Abbiamo aspettato la notizia di una delega politica sulle droghe e della convocazione di una Conferenza nazionale per 12 anni, o meglio per 21 a Genova con don Gallo, se consideriamo che la Conferenza 2009 a Trieste non è stata che una claque di consenso alla legge Fini -Giovanardi. La notizia dell’avvio del percorso di organizzazione della Conferenza entro l’anno non può che essere una buona notizia, e anche una nostra vittoria: per anni l’abbiamo inclusa nella nostra agenda politica, fino a diffidare nel 2017 il governo per inadempienza. E tuttavia le buone notizie si stanno incagliando in ciò che apprendiamo, per altro, in tanti, in modo informale, perché manca qualsiasi dispositivo partecipativo trasparente e pubblico, precondizione minima.

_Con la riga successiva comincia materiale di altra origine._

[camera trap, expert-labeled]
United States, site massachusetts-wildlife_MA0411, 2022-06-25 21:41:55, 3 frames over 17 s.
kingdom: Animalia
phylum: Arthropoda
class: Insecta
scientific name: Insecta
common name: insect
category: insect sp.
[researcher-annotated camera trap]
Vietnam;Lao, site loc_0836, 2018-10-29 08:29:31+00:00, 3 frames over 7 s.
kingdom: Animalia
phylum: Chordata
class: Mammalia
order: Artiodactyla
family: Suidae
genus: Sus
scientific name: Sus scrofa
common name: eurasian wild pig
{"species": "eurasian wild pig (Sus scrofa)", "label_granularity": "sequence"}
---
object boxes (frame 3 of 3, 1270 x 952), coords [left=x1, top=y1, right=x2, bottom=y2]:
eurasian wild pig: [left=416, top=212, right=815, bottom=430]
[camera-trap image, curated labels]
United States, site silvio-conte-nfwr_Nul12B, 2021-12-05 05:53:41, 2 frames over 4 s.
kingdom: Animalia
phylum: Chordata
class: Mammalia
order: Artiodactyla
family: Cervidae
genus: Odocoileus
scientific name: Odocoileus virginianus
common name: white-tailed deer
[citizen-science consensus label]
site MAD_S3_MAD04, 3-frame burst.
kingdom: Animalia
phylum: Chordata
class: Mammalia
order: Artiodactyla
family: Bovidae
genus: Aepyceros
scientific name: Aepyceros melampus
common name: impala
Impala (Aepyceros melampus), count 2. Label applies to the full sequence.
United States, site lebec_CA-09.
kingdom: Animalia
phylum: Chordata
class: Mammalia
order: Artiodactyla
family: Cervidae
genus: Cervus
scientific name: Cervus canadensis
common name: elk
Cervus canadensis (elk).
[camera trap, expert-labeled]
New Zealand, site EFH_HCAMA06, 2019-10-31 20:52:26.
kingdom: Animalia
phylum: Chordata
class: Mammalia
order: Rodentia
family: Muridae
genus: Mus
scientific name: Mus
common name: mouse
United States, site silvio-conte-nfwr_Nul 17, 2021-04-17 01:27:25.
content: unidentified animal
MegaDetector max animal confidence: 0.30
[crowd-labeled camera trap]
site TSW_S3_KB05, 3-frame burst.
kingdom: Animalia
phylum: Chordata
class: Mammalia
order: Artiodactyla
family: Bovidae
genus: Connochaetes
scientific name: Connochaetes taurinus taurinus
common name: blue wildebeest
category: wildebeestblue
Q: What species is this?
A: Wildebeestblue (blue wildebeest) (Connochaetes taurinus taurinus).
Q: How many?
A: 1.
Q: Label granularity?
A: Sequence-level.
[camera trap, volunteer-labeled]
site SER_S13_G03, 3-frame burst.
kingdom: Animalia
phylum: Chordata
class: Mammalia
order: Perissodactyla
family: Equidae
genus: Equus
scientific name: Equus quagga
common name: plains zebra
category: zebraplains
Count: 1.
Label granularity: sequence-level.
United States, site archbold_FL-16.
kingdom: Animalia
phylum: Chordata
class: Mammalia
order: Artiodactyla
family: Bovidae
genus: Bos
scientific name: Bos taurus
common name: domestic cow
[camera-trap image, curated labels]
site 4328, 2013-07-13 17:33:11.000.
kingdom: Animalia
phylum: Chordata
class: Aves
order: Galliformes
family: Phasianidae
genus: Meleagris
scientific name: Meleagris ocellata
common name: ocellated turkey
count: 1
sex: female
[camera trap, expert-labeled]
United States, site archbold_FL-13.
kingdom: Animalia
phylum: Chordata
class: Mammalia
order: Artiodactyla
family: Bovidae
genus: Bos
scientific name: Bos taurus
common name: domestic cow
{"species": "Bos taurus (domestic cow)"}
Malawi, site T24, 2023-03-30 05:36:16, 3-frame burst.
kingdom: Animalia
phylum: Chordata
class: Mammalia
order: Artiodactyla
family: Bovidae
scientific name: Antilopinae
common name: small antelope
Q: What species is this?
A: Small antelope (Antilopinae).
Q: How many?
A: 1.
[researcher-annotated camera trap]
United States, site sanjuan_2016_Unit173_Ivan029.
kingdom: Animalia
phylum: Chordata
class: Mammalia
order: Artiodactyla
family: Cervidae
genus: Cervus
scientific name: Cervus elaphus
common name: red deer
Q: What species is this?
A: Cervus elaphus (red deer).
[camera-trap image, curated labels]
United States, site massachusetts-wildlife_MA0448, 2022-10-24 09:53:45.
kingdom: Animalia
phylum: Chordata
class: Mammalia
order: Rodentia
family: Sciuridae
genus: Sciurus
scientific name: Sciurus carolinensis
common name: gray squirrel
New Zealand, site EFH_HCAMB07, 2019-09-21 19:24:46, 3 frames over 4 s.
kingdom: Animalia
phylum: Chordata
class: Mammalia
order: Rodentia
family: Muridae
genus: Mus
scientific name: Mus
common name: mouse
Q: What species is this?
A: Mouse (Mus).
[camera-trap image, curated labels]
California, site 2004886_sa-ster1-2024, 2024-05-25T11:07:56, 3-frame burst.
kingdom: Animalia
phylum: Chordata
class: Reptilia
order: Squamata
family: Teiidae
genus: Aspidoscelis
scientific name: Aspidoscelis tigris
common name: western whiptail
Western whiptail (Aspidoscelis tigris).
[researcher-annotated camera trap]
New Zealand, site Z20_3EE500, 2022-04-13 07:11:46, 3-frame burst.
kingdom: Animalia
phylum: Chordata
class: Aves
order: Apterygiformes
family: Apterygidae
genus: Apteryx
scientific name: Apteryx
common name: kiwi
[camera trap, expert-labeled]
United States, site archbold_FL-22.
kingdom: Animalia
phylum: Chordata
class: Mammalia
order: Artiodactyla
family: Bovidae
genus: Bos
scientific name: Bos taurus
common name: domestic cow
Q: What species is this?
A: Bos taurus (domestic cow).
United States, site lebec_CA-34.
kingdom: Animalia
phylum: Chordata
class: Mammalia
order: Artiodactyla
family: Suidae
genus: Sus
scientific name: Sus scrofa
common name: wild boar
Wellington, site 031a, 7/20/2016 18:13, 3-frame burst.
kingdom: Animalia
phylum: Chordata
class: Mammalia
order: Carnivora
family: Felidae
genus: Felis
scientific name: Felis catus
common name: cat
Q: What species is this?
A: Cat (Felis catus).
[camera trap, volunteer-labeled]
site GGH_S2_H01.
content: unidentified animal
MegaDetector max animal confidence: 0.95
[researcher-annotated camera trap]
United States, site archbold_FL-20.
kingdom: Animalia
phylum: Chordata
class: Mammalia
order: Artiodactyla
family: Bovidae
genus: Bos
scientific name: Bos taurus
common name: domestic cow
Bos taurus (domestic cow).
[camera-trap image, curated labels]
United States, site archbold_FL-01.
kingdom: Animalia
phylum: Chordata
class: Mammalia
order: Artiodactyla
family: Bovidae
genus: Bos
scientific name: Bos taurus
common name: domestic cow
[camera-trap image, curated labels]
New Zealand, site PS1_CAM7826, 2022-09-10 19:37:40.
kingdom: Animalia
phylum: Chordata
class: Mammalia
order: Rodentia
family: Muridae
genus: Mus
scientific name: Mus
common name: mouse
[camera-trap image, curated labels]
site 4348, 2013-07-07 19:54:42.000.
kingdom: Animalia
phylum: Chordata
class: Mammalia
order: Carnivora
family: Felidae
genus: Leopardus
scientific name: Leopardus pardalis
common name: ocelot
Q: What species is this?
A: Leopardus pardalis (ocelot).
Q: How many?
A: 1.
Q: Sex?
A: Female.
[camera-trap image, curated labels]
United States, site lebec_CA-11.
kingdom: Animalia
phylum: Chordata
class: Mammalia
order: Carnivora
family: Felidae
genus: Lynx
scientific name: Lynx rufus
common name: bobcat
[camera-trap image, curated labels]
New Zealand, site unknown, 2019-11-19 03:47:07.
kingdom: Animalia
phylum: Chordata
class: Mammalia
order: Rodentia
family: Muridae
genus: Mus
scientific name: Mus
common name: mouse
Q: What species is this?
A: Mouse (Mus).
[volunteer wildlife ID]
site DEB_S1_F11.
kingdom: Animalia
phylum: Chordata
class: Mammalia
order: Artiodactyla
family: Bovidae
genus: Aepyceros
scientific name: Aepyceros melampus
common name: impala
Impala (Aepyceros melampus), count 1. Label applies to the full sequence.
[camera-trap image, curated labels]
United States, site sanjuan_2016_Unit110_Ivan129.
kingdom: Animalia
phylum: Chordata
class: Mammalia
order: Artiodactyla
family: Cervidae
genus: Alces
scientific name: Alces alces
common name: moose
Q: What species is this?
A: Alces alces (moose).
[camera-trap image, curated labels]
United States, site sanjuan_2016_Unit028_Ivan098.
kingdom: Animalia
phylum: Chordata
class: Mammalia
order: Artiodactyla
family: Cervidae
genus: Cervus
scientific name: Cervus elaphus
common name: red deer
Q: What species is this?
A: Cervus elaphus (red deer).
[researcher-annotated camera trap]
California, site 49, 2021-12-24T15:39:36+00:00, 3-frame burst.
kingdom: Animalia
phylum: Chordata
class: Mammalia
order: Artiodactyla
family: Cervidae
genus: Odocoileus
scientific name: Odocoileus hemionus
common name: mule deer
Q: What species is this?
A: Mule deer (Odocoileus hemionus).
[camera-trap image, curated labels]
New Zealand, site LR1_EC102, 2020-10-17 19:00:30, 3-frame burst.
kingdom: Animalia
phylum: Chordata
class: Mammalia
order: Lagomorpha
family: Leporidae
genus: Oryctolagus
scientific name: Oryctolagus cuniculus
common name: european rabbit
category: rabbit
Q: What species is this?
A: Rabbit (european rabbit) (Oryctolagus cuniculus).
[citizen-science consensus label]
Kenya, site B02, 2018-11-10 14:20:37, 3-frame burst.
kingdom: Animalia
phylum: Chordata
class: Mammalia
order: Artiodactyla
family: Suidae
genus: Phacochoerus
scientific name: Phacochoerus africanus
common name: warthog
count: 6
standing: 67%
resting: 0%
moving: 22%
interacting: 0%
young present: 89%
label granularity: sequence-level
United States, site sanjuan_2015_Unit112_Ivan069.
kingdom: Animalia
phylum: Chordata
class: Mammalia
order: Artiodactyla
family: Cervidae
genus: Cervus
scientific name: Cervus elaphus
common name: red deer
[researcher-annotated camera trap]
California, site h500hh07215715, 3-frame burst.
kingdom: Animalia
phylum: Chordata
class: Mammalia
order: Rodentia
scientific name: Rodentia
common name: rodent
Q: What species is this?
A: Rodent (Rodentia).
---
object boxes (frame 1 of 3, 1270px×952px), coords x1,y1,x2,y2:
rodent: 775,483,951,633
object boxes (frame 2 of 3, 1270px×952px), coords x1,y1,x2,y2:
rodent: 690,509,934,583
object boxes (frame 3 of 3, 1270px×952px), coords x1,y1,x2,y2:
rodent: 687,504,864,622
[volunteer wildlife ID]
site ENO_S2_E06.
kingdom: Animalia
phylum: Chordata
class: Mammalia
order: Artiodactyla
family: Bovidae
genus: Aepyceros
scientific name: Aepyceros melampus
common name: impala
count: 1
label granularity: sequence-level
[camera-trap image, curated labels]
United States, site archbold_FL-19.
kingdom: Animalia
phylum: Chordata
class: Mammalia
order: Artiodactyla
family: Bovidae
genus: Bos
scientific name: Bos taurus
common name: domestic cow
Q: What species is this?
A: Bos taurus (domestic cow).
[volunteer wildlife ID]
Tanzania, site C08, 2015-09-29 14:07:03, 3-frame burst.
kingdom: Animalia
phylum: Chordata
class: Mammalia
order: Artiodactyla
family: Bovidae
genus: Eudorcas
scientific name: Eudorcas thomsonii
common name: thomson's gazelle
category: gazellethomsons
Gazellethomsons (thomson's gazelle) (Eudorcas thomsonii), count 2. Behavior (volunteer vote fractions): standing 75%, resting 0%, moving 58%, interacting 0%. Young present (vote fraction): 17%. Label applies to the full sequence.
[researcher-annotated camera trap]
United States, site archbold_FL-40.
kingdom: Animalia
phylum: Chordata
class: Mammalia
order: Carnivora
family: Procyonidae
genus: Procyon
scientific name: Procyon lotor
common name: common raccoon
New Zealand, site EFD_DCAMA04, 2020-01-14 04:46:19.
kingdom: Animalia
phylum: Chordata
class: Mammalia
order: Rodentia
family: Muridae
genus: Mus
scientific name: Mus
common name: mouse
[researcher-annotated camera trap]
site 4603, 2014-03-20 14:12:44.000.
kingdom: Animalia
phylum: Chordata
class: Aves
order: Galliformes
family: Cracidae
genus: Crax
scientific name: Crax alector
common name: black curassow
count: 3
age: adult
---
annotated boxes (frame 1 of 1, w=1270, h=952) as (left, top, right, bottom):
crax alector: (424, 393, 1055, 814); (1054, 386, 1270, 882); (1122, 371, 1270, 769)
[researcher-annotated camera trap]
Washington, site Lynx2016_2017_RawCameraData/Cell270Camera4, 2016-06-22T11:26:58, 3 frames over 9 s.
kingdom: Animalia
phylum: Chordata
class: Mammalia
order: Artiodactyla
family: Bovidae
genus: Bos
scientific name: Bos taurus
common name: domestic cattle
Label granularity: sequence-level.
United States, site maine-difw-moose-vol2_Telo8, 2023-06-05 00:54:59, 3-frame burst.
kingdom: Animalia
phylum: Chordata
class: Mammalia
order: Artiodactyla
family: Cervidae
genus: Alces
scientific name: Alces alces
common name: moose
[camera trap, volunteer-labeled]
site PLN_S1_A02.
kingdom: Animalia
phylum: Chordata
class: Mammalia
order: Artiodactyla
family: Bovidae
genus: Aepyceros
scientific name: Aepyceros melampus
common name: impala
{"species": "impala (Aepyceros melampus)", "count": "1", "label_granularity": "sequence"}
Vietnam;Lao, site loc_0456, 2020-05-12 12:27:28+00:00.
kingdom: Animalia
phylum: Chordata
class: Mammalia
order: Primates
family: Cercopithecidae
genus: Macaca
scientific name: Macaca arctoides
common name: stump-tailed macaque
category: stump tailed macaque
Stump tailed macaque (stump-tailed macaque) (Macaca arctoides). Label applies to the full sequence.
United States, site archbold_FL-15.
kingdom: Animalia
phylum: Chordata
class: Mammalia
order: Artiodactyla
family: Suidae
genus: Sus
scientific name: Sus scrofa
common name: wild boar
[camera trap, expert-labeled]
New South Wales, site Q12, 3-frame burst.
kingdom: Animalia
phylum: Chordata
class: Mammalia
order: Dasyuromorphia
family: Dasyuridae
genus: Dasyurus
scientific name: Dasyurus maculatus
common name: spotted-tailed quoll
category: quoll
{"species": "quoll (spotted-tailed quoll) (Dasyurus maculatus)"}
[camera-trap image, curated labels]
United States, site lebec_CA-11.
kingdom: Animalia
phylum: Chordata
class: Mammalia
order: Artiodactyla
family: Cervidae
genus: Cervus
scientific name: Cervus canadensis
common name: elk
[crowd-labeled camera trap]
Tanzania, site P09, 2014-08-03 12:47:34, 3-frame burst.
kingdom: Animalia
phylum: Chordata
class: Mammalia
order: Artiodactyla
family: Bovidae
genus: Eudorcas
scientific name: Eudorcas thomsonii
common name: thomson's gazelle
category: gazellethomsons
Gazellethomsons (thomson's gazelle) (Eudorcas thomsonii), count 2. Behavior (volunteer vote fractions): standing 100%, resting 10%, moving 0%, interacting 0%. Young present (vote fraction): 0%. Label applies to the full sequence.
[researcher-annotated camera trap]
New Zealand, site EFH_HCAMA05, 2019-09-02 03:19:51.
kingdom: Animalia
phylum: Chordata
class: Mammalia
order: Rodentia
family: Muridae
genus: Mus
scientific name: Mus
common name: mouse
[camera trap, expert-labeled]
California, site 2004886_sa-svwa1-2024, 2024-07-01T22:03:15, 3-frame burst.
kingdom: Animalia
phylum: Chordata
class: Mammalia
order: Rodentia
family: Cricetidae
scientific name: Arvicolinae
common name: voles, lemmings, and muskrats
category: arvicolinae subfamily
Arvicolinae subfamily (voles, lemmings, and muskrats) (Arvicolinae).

Il Dipartimento Politiche Antidroga sembra pensare che gli attori titolati alla partecipazione siano Ser.D e comunità, che sono importanti ma gli attori sono ben di più, società civile esperta, ricercatori indipendenti, le persone che usano droghe: non siamo a 30 anni fa, loro ci sono, sono organizzati e sono i primi “portatori di interessi”. Uno dei temi proposti (fuoriluogo.it/conferenza) circa il sistema di intervento recita “SerD, comunità e volontariato”: sono decenni che non è più così, il sistema ha setting, approcci e protagonisti diversi, solo uno sguardo in difesa dello status quo può non vederlo. La finalità generale recita, “la programmazione delle politiche relative alle dipendenze patologiche”. No, non siamo a 30 anni fa: a parte il linguaggio vetusto (e le parole sono pietre), non abbiamo alcuna possibilità di programmare se prima non valutiamo 30 anni di politiche penali, sociali, e sanitarie dagli esiti inefficaci quando non infausti. Nulla al di sotto di questo compito di valutazione. Non si possono poi centrare politiche che ricadono su milioni di persone che usano droghe secondo molti diversi modelli, limitandole alle cosiddette “dipendenze patologiche”, che meritano tutte le attenzioni ma sono una minoranza del fenomeno: lo scenario del consumo è radicalmente cambiato, e una Conferenza 2021 deve calibrarsi su consumi sempre più normalizzati, che non sono patologici ma che richiedono politiche innovative che si curino della sicurezza di chi consuma (“safety first”) e creino contesti che facilitino un uso sicuro, minimizzando rischi e danni.
Ecco, la riduzione dei danni e dei rischi (RdD): nei lavori della Conferenza semplicemente la RdD non è nemmeno menzionata. Sembra un ritorno all’editto di Serpelloni del 2009, la RdD non s’ha nemmeno da citare. La RdD si pratica in Italia dagli anni ’90, è nei LEA (sebbene inapplicati), ci lavorano centinaia di servizi, è pilastro delle politiche Europee; e soprattutto è il futuro, se si assume un principio di realtà e con esso la responsabilità politica di tutelare e promuovere la salute e il benessere di chi usa. La Strategia europea 2021-2025 le attribuisce un ruolo strategico, portandola fuori dalla generale “riduzione della domanda”, questa è la via. Nulla al di sotto di questo. E poi, il mondo è cambiato: le politiche alternative avanzano nel solco della decriminalizzazione dei consumi e della regolazione legale di alcuni mercati. Vogliamo parlarne o la Conferenza sceglierà di librarsi in un tempo fuori dal mondo? Nulla al di sotto di questo. Noi – movimento per la riforma delle politiche sulle droghe – lavoriamo per una Conferenza nazionale all’altezza dei tempi e mettiamo a disposizione le nostre competenze. Insieme, riprendiamo l’iniziativa di una Conferenza autoconvocata, rinviata a causa della pandemia, per elaborare e comunicare ciò che in una agenda politica e scientifica deve esserci. Starà al processo partecipativo in corso stabilire se si tratterà di fruttuosa sinergia o se, e non lo vorremmo, ci ritroveremo di fronte a una nuova Trieste.